I hadn’t played cards in years. When I was a teenager, my brother-in-law, Pete, who lived across the street, would dash across the road on a Friday night anxious to pry away some of my wages before I had a chance to go out and blow in one night what took me all week to earn. We usually played pontoon, otherwise known as blackjack. The stakes were low, so even if I wasn’t lucky, I still had a few shillings left to spend at the local Black Domino Café, our local hangout until we were old enough to booze it up at the Dog and Duck pub.
Hazel, our Newcomers’ hiking leader, had asked the hand and foot question. She offered to teach me the game. I wouldn’t say I’ve gained enough confidence to try out for the Texas Hold’em Championship, but I managed to grasp the essentials of the game — just don’t ask me to do mental arithmetic.

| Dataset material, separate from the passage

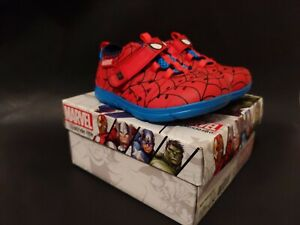 Stride Rite Made2Play Phibian Water Shoes, Toddler Boy's Size 6M, Red Spider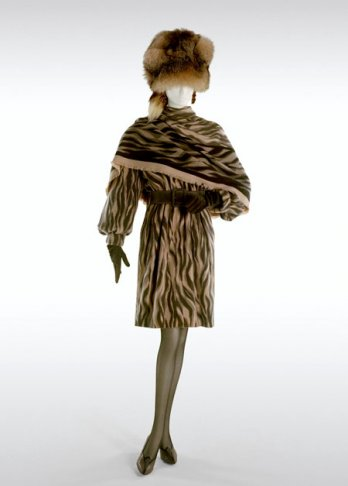 Yves Saint-Laurent_Dress & Shawl in Cachemire, 1990 Automn/Winter Collection_Fondation Pierre Bergé - Yves Saint-Laurent_Alexandre Guirkinger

Not wanting to commit to a regular schedule, I volunteered to be a substitute. The game is played with two couples at each of three tables. If there are absentees, others don’t get to play.
I advised Hazel to only call if she was desperate. The annual Christmas game night was approaching. The group was desperate. They called me. I reluctantly agreed although I was usually in bed, under my electric blanket, reading when they are still playing. After I said "yes,” I received a second call from Hazel. Bye the way, we do a gift exchange — spend approximately $20. OK then. The good news? The dinner was a potluck and I wasn’t expected to bring anything.
As I roamed around Hazel’s kitchen admiring and sampling the food, a vivacious member of the group arrived swaddled in a mink coat looking every bit the movie star. I half expected to see a stretch limo idling at the curb.